First of all, you kinda grossly misstated what I said in my opinion. But whatever, I'm over it.

Let's look at this from other perspectives. What if we had a lot of people trying to solve engineering problems, but we didn't have any good engineers? What if we had a bunch of people who sorta liked to make movies, but no good filmmakers? You can act all you want like things would just be kosher, but in both cases the entire industries would essentially be nothing without the talent. Just as in baseball, if there was no MLB, there'd be no sponsors, no money, no nothing... just a bunch of drunk dudes siting around playing baseball (which I actually think it's great if tons of people were playing baseball btw). So no, it doesn't matter what it is you actually care about, if there's no top talent, there's a complete lack of any ability to build anything meaningful, and in some cases, as with something like engineering, our infascrtuture would crumble. You need to have people that are good at things to have any chance in any industry.
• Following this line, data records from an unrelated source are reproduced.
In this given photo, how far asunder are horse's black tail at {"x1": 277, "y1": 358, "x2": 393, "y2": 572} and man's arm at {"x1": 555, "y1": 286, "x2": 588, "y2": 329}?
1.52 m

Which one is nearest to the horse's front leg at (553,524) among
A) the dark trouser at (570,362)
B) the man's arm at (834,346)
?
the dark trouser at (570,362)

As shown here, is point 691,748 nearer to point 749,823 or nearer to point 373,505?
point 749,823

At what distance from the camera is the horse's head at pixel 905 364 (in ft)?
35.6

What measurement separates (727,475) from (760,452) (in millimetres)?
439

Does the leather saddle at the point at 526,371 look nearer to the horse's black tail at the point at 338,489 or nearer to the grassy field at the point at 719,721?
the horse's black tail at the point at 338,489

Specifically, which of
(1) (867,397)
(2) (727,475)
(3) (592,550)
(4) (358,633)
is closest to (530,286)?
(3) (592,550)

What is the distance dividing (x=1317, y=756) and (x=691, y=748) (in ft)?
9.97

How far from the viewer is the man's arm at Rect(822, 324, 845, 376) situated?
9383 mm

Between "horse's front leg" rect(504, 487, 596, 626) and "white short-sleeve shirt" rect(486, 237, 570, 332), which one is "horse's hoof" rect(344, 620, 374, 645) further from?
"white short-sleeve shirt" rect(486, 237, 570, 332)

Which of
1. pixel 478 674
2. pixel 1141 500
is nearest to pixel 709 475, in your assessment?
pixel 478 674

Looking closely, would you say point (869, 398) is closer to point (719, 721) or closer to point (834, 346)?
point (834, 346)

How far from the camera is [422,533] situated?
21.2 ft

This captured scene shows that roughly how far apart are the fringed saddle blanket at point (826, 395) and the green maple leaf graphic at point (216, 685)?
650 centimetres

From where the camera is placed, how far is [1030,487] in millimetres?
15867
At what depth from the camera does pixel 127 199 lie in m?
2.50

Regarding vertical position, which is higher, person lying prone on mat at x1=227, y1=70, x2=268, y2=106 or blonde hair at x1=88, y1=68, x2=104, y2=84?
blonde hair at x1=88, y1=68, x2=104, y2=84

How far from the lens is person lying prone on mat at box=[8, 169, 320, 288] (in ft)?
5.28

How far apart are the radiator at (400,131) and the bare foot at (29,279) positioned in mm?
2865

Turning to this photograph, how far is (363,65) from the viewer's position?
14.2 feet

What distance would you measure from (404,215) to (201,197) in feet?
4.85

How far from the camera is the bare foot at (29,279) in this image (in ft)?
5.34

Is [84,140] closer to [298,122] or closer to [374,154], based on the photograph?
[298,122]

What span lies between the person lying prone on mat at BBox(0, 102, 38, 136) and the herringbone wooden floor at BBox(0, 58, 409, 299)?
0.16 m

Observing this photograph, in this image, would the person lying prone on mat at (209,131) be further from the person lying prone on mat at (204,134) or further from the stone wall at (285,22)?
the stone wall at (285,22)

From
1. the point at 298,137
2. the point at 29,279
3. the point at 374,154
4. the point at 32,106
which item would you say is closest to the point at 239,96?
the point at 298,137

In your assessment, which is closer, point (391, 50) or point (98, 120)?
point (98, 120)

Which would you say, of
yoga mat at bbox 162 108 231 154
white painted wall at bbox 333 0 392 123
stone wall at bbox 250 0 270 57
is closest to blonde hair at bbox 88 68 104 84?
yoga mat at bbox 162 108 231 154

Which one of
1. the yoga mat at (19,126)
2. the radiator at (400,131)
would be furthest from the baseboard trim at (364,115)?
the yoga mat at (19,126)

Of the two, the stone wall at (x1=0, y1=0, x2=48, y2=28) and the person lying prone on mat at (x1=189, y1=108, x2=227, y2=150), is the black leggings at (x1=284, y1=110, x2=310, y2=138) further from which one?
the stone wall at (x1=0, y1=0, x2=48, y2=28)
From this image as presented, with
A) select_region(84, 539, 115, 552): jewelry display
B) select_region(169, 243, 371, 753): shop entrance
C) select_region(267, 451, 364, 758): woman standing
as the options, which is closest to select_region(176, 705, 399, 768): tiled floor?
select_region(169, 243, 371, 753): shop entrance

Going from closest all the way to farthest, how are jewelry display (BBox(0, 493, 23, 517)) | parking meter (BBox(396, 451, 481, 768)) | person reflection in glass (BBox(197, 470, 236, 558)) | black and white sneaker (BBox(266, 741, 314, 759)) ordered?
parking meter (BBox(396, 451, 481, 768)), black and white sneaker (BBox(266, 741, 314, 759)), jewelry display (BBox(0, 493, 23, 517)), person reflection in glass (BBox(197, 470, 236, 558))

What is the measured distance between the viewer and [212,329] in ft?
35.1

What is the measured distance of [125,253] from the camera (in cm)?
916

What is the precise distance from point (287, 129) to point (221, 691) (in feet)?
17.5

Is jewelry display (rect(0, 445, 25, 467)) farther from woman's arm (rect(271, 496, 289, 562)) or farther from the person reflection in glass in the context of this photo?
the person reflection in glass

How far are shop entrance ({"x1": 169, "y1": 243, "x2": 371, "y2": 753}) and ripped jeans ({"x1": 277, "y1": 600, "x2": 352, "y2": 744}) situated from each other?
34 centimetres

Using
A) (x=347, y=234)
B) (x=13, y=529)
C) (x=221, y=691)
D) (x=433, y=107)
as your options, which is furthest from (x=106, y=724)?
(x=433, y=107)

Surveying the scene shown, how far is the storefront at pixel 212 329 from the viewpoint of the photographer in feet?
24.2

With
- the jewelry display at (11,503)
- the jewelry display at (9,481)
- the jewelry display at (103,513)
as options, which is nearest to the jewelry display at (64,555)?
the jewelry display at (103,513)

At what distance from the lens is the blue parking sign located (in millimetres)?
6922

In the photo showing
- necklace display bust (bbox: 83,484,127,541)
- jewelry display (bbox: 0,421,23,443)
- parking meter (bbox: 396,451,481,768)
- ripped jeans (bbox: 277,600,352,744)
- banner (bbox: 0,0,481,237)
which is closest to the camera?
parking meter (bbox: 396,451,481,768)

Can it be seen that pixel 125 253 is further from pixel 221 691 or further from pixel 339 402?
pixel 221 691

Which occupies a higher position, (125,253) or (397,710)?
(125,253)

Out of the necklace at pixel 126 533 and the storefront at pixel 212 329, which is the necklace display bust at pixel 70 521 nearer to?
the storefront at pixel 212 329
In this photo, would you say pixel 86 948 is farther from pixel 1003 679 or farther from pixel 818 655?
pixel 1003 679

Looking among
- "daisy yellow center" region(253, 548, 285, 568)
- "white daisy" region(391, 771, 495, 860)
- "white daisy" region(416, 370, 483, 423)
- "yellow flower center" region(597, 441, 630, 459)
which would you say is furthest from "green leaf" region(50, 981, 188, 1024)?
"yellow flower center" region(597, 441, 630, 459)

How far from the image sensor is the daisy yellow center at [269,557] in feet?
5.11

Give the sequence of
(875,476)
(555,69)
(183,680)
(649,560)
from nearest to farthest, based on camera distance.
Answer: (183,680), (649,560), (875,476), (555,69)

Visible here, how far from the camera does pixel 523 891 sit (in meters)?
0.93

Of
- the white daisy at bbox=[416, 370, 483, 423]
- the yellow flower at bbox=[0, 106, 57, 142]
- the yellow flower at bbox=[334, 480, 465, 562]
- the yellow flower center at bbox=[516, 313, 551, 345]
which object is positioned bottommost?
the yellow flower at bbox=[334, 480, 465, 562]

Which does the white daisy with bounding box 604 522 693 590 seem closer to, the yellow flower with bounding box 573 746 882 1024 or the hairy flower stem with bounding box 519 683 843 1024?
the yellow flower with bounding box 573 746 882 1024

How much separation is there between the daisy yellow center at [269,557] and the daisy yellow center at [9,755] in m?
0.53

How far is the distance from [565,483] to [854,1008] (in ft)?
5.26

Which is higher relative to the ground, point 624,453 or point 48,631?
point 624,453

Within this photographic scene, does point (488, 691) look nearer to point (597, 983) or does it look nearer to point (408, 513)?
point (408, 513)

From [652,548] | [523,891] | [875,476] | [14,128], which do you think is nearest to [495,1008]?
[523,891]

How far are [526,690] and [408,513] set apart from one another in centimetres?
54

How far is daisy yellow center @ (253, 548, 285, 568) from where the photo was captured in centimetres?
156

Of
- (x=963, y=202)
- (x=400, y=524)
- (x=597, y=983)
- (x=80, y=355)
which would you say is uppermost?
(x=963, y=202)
There is never going to be a strong pool scene without good players. If we had 50 more svb's all the sudden, I think pool would be revived quite significantly, because so much is based off of people saying "I want to be like that" to themselves. Without talent, you'll never have anything, but it could very well be that leagues had no hand in creating the low number of players in the USA Today, I just find the timing very suspect is all.
 
Last edited:
I think that it depends on how you define "pool". If you're talking about pro pool in the USA, then I would say it's not "declining", because it's already near the bottom. :eek:

If you're talking about league pool, I think that it probably is not declining. There are many people who enjoy playing pool leagues in most cities.

I hope that Scott's new venture succeeds in AZ. If I lived near there, I would certainly hang out there.

Oh, wow, I just seen the video Scott did (showing off his new pool hall, https://www.facebook.com/freezersicehouse/), and it looks amazing. I hope that it will be a great success. I can't imagine it not being a great success.
 
The questions why the game we love is not better appreciated, why new players don't find a sustained interest, or why people don't frequent rooms on a more regular basis, can't be answered here. What we think is only speculation.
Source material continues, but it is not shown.